AIM OF THE EXERCISE:
Continue the news report on Canada's C$40 billion First Nations child welfare agreements, starting after its final sentence.

EXERCISE TEXT:
++++++++++
Assembly of First Nations Regional Chief Cindy Woodhouse leaves a news conference on the reform of Canada's discriminatory child welfare system in Ottawa on Tuesday. PATRICK DOYLE/REUTERS
TORONTO, Jan. 7, 2022 -- Canada announced on Tuesday two agreements totaling C$40 billion ($31.5 billion) to compensate First Nations children who were taken from their families and put into the child welfare system and to reform the system that removed them and deprived them of the services they needed.
The agreements include C$20 billion for potentially hundreds of thousands of First Nations children who were removed from their families, did not get services or experienced delays in receiving services. Another C$20 billion will be allocated to reform the system over the next five years.
This comes almost 15 years after the First Nations Child and Family Caring Society brought forward a human rights complaint.
Despite making up less than 8 percent of children under 14, indigenous children account for more than half of those in Canada's foster care, according to a 2016 census.
Over the past three decades, at least 150,000 indigenous children were taken from their homes and placed into one of 139 residential schools.
++++++++++
DATASET CONTENT:
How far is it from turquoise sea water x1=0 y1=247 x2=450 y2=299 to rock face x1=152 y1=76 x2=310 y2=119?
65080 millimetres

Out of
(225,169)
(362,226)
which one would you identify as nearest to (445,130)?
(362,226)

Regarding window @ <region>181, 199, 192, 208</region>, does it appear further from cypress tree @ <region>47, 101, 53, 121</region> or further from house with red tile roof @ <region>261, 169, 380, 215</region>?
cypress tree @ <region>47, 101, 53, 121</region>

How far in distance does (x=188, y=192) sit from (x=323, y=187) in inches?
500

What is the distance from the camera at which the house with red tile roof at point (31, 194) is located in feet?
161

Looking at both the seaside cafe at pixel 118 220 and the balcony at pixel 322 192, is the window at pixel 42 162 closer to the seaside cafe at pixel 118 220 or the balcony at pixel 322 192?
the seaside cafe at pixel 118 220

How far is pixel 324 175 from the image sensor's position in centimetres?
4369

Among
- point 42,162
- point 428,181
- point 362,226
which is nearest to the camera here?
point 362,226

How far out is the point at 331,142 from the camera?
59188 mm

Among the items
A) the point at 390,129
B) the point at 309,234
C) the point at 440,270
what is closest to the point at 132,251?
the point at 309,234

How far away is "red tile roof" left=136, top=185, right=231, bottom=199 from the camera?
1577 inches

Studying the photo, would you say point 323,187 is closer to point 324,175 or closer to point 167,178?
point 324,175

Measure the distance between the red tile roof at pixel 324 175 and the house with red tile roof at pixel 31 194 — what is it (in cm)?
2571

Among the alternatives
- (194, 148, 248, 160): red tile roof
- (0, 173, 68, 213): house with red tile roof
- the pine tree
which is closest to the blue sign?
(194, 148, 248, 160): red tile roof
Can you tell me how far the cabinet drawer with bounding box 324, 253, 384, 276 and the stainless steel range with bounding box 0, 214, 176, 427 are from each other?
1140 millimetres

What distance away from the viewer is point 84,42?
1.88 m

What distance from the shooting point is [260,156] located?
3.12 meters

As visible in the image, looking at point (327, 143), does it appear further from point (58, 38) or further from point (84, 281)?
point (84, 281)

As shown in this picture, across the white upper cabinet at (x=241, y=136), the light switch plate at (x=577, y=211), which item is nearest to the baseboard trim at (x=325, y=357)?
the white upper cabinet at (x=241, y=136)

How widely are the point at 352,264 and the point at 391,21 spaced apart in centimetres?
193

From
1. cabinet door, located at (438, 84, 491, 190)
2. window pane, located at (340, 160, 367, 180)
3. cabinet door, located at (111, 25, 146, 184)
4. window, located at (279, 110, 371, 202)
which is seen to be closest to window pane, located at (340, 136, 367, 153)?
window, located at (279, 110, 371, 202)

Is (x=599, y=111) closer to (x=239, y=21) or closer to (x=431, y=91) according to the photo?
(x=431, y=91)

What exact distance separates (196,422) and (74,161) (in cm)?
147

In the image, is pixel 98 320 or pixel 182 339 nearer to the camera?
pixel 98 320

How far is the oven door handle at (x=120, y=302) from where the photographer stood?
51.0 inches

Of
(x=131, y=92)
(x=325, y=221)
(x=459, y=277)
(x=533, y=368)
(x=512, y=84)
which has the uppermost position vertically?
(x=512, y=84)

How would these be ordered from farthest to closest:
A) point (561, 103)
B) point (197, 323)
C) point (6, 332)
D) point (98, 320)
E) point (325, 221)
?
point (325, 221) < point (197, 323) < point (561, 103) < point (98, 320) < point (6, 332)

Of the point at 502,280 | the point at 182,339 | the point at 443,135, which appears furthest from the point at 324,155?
++++++++++
TASK OUTPUT:
Thousands died, mostly from malnutrition, disease or neglect, in what a truth and reconciliation committee called "cultural genocide" in a 2015 report. Many others were physically or sexually abused.
On the heels of the discovery of more than 1,200 unmarked graves at these schools, Canada is starting to come to terms with the nationwide trauma.
Canada admitted its systems were discriminatory, but repeatedly fought orders to pay compensation and fund reforms, including an appeal it filed last year. It has said it believes the payments are necessary, but would rather iron out the details in talks.
Canada is also fighting a class-action lawsuit on behalf of First Nations children that the compensation agreement seeks to resolve.
Justice Minister David Lametti said on Tuesday that the government will drop its appeals once the agreements are finalized in the months ahead.
The reform deal includes C$2,500 in preventive care per child and provisions for children in foster care to receive support beyond the age of 18.
Funding aimed at reform and preventive services should start in April, but may not address deep-rooted problems, said Cindy Blackstock, executive director of the First Nations Child and Family Caring Society.
"I see it as words on paper," she told Reuters.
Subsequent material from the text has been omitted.